Taking Back Our Stolen History
Electoral College
Electoral College

Electoral College

The method by which the United States elects a president every four years. This mechanism was devised by the Founding Fathers as a compromise between large states (who felt they should have a greater say than the smaller states) and small states (who feared a straight proportional number would leave them too little influence). The College is outlined in Article II, Section 1 and in the Twelfth and Twenty-Third Amendments to the United States Constitution. It calls for each state to be designated a number of electors that is equal to the number of senators and representatives in each state. This varies from large states such as California, which has 55, to only 3 in smaller states like Wyoming and South Dakota. The District of Columbia is given the same number of electors as the least populated state.

These electors, currently 538, are the people who vote to choose who will be the next president. To win the presidency, a candidate must receive an absolute majority of votes, currently 270. If no candidate receives a majority, then the House of Representatives selects the president, with each state delegation getting one vote.

In the majority of states, the electors are directed how to vote based on which candidate wins the popular vote in the state. This is called a “winner-take-all” system. In Maine and Nebraska, however, the votes are divided by congressional district. Whomever wins the majority in the district gets an electoral vote. Whomever wins the whole state then receives two additional votes, representing the senatorial “at-large” districts.

At first, state legislatures dominated as the electoral method of choice. Between 1804 and 1820, both statewide and state legislature systems were commonly used, with a small but steady number of states using district-based methods. After 1824, states quickly began conforming to the norm of statewide selection of electors. (Data from pg. 18 of of Delaware’s 1966 lawsuit challenging the constitutionality of the “state unit-vote” system.)

Methods of Choosing Electors:

  • State Legislature: The legislature of each state chose the presidential electors of the state, giving the people at large no direct vote in presidential elections.
  • Districts: States were divided into districts, either using pre-existing congressional districts or creating new districts specifically for the presidential election. Voters elected one or multiple electors from their district.
  • Statewide: The current most common system–voters in a state vote for candidates, and all of that state’s electoral votes are cast by electors nominated by the candidate with the most statewide votes.
  • Hybrid: Some states used a combination of these methods, allocating some electors through the state legislature, some from districts, and/or some from a statewide general ticket. Nebraska and Maine currently use a hybrid of the district and statewide methods.
  • Other: Various alternate systems were experimented with, including electors from each county choosing the state’s electors and runoff elections.

Timeline:

  • 1789: George Washington is the overwhelmingly popular choice to become the first president; just three states allocate electors based on the winner of the statewide popular vote.
  • 1792: State legislatures emerge as the preferred method of selecting presidential electors. George Mason of Virginia defended this method at the Constitutional Convention by arguing that “It would be as unnatural to refer the choice of a proper character for a chief Magistrate to the people, as it would to refer a trial of colors to a blind man.”

* [Excerpted records]

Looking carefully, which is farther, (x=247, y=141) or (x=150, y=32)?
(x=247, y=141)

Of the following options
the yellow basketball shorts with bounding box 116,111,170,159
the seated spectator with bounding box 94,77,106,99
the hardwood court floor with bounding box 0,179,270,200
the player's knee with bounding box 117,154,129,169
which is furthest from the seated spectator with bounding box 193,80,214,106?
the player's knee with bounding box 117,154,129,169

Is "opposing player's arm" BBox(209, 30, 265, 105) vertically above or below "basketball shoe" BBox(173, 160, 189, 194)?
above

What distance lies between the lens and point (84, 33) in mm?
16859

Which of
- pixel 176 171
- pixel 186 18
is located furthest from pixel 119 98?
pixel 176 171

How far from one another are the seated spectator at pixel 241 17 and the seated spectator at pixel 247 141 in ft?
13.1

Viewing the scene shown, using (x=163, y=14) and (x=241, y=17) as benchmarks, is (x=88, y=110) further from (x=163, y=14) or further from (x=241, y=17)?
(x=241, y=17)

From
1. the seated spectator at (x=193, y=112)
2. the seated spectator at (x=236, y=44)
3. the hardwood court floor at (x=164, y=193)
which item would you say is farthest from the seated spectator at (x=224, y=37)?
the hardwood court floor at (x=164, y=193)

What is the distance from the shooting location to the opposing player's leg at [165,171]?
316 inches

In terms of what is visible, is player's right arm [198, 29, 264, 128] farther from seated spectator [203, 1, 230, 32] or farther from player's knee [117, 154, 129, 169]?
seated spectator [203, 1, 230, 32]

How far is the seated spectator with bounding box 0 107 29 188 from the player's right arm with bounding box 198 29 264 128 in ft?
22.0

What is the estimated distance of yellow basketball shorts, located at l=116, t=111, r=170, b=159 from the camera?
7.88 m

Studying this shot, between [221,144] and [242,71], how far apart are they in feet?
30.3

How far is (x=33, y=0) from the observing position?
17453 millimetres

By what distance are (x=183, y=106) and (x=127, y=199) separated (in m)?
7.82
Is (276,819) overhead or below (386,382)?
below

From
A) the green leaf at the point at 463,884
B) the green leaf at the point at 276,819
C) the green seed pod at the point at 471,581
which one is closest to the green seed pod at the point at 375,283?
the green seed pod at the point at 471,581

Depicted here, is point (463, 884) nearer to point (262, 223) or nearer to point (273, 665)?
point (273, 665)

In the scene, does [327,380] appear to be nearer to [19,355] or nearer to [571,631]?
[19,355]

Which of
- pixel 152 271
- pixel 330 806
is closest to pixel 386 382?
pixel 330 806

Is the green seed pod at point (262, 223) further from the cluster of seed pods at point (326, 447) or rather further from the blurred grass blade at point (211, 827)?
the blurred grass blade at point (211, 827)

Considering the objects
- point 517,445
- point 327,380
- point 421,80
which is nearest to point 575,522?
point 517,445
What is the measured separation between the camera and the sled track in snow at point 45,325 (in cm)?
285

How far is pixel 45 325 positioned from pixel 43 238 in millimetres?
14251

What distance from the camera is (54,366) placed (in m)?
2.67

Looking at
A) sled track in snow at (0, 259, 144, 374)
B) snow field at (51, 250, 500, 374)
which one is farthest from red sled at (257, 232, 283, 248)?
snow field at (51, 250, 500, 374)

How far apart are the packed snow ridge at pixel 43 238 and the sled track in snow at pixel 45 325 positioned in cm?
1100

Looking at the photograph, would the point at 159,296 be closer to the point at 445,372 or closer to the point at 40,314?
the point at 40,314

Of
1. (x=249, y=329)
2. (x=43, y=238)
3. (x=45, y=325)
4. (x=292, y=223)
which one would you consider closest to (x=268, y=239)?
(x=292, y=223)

* [Direction A] Reproduce the Electoral College text between "Taking Back Our" and "least populated state.", inclusive, swapping "Wyoming" for "Vermont".
* [Direction B]
Answer these questions on the Electoral College text:
(i) How many electors does California have?
(ii) How many electoral votes must a candidate currently receive to win the presidency?
(iii) Which two states divide their votes by congressional district?

* [Answer A]
Taking Back Our Stolen History
Electoral College
Electoral College

Electoral College

The method by which the United States elects a president every four years. This mechanism was devised by the Founding Fathers as a compromise between large states (who felt they should have a greater say than the smaller states) and small states (who feared a straight proportional number would leave them too little influence). The College is outlined in Article II, Section 1 and in the Twelfth and Twenty-Third Amendments to the United States Constitution. It calls for each state to be designated a number of electors that is equal to the number of senators and representatives in each state. This varies from large states such as California, which has 55, to only 3 in smaller states like Vermont and South Dakota. The District of Columbia is given the same number of electors as the least populated state.

* [Answer B]
(i) 55
(ii) 270
(iii) Maine and Nebraska